Here's how I would do this problem. Let,

\[P_{n}=\frac{(n+1)(n+2)...(2n)}{2^n}=\frac{(2n)!}{2^{n}n!}\]

We have to show that \(P_{n}\) is an integer for each \(n\in\mathbb{N}=\mathbb{Z}^{+}\cup\{0\}\).

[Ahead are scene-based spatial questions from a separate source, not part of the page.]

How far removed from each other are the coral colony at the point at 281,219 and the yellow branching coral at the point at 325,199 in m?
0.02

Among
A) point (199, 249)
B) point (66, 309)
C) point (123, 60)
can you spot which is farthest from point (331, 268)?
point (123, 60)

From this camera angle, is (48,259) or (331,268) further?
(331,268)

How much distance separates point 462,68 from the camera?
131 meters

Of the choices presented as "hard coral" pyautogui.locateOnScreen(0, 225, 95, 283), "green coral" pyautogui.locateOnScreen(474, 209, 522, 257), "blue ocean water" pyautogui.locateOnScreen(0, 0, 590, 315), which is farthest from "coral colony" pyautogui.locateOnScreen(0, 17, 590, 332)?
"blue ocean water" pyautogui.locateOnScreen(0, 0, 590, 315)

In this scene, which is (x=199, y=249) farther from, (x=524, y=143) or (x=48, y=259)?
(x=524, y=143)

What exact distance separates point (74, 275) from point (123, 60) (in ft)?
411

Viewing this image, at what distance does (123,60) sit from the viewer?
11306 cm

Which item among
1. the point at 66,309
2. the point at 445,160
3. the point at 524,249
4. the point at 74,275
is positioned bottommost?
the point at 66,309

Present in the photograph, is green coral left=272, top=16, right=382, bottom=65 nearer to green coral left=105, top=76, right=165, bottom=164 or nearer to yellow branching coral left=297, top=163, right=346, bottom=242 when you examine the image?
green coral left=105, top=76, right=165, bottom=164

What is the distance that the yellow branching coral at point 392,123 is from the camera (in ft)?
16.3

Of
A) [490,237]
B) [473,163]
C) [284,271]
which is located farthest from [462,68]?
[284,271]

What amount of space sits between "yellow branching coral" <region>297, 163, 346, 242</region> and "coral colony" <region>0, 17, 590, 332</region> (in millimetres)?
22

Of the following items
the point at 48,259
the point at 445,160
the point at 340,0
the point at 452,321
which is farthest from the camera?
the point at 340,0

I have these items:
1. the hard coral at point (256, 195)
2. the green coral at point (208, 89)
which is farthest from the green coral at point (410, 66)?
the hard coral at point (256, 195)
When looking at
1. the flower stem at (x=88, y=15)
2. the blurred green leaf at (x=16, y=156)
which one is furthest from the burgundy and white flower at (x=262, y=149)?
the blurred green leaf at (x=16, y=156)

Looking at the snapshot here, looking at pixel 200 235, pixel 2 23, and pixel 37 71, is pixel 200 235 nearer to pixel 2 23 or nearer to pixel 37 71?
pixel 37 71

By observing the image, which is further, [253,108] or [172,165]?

\(P_0=1\) and therefore the statement is true for \(n=0\). Let us assume that the statement is true for \(n=p\in\mathbb{N}\). Then,

\[P_{p}=\frac{(2p)!}{2^{p}p!}\in\mathbb{N}\]

Now,

\begin{eqnarray}

P_{p+1}&=&\frac{(2p+2)!}{2^{p+1}(p+1)!}\\

&=&\frac{(2p)!}{2^{p}p!}\frac{(2p+2)(2p+1)}{2(p+1)}\\

&=&P_{p}(2p+1)\in\mathbb{N}

\end{eqnarray}

Hence the result is true for \(n=p+1\).

\[\therefore P_{n}=\frac{(n+1)(n+2)...(2n)}{2^n}=\frac{(2n)!}{2^{n}n!}\in\mathbb{N}\mbox{ for each }n\in\mathbb{N}\]

Kind Regards,
Sudharaka.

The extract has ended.